- Polish theatrical release poster
- Polish: Pora mroku
- Directed by: Grzegorz Kuczeriszka
- Written by: Mahamudul Islam Riad; Dominik W. Rettinger;
- Produced by: Włodzimierz Otulak
- Starring: Natalia Rybicka; Paweł Tomaszewski; Karolina Gorczyca; Jakub Wesołowski; Jan Wieczorkowski; Katarzyna Maciąg; Jakub Strzelecki;
- Cinematography: Grzegorz Kuczeriszka
- Music by: Adam Burzyński
- Release date: 2008;
- Running time: 95 minutes
- Country: Poland
- Language: Polish

= Time of Darkness =

2008 Polish film by Grzegorz Kuczeriszka

Time of Darkness (Pora mroku) is a 2008 Polish horror film directed by Grzegorz Kuczeriszka.

==Premise==
Four friends go to an abandoned factory in Lower Silesia where their friend disappeared a year prior.

==Cast==
- Natalia Rybicka as Karolina
- Paweł Tomaszewski as Zolo
- Karolina Gorczyca as Joanna Kurczewska
- Jakub Wesołowski as Michał
- Jan Wieczorkowski as Adam
- Katarzyna Maciąg as Majka
- Jakub Strzelecki as Rafał "Raffi" Zarzycki
- Ryszard Ronczewski as Von Kirchof
- Stanisława Łopuszańska as Gertruda
- Ewa Kolasińska as Dr.

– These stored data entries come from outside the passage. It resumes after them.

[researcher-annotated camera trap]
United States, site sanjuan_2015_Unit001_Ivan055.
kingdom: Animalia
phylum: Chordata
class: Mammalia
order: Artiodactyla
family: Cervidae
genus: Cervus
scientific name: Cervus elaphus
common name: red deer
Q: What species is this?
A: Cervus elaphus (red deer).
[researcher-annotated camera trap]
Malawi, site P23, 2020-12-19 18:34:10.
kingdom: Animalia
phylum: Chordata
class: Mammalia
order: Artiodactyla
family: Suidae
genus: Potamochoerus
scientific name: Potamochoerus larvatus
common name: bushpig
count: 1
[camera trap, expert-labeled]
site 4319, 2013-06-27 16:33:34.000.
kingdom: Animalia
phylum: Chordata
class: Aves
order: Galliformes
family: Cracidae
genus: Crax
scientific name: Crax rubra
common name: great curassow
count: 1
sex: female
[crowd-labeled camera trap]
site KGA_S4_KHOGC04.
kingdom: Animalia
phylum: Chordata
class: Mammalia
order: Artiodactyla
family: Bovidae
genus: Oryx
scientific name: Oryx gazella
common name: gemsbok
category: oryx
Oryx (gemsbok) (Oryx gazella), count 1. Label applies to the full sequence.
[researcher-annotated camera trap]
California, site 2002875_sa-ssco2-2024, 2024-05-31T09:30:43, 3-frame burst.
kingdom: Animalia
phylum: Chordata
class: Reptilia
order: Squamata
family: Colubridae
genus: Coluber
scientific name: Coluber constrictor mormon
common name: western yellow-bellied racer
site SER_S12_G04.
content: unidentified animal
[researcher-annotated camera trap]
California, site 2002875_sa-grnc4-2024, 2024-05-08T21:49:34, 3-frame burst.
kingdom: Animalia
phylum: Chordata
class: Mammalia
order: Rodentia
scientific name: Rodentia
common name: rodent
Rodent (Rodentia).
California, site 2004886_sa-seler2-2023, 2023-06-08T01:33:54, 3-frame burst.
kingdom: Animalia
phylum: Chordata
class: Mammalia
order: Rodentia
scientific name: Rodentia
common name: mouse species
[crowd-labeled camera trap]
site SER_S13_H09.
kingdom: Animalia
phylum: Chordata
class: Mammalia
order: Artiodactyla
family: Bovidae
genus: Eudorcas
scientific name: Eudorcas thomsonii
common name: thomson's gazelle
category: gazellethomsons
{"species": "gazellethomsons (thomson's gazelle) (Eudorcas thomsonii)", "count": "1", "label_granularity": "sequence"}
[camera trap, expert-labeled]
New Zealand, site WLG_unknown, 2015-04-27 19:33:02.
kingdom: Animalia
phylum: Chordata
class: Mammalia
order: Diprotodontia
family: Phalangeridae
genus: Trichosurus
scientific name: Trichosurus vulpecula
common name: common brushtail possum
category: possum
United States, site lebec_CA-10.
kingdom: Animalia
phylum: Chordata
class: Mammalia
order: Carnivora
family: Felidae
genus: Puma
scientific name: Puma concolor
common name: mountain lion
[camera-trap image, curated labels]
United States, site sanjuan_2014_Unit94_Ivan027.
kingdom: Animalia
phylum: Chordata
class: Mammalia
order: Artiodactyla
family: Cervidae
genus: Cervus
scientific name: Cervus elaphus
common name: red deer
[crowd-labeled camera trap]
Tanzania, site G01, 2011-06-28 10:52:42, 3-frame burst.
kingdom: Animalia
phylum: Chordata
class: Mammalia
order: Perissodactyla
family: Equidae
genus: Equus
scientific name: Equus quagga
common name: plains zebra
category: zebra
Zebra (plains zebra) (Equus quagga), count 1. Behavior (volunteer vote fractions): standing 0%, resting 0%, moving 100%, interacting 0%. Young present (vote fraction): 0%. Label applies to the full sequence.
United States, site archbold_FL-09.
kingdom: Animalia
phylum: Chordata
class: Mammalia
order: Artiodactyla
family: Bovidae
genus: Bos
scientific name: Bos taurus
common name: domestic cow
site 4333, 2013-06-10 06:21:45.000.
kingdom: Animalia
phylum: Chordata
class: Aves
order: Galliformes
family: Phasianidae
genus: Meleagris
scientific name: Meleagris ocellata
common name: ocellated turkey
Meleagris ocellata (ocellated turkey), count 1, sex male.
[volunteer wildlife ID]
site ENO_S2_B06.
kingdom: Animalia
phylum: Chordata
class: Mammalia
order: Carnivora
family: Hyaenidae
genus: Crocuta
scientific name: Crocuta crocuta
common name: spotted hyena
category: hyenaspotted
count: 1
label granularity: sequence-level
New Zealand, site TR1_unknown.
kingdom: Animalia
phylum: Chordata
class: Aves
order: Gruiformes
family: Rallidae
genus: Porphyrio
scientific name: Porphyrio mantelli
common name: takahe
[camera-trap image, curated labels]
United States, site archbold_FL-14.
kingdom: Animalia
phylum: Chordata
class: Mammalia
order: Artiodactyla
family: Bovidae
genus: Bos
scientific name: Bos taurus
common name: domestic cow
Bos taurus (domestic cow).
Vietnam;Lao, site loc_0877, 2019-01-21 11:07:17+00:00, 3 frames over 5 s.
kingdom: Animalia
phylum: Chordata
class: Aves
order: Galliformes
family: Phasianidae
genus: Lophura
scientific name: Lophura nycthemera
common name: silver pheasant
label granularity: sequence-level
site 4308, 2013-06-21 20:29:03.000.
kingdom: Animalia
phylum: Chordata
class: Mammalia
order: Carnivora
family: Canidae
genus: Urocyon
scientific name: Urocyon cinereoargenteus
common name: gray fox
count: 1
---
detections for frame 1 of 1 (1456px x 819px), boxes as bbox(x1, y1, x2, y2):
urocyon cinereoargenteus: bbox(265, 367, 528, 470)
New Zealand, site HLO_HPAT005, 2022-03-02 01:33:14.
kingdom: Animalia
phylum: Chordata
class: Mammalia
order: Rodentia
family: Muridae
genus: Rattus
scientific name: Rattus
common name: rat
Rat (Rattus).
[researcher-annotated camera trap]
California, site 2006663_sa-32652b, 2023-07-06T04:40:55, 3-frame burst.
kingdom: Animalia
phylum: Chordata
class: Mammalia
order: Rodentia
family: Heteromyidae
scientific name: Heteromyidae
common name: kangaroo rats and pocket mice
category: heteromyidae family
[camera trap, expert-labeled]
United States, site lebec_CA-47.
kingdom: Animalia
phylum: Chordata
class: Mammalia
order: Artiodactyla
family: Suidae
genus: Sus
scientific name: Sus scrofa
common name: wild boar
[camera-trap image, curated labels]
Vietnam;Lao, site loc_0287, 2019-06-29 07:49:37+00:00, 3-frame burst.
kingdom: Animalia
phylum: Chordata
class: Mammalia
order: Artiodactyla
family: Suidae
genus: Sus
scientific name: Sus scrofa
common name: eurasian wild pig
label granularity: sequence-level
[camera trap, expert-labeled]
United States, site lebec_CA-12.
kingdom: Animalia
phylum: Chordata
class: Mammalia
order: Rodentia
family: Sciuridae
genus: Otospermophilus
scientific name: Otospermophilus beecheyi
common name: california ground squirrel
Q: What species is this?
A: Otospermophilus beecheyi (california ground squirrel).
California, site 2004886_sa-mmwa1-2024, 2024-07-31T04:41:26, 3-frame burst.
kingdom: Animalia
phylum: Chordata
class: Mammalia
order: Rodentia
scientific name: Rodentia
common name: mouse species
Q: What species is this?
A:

Heller
- Kamil Kulda as Rambo
- Marcin Juchniewicz as Budruk
- Bartosz Żukowski as Thorn
- Romuald Kłos as Heni
- Michał Kowalski as the male nurse
- Cezary Kussyk as Horst
- Marcin Artecki as Krutas
- Andrzej Gałła as the commander
- Adam Szczyszczaj as Paul
- Piotr Różański as the rental owner
- Barbara Babilińska as the nurse
- Danuta Borsuk as the patient

==Production==
The film was shot in Osówka and Zagórze Śląskie in the Lower Silesian Voivodeship.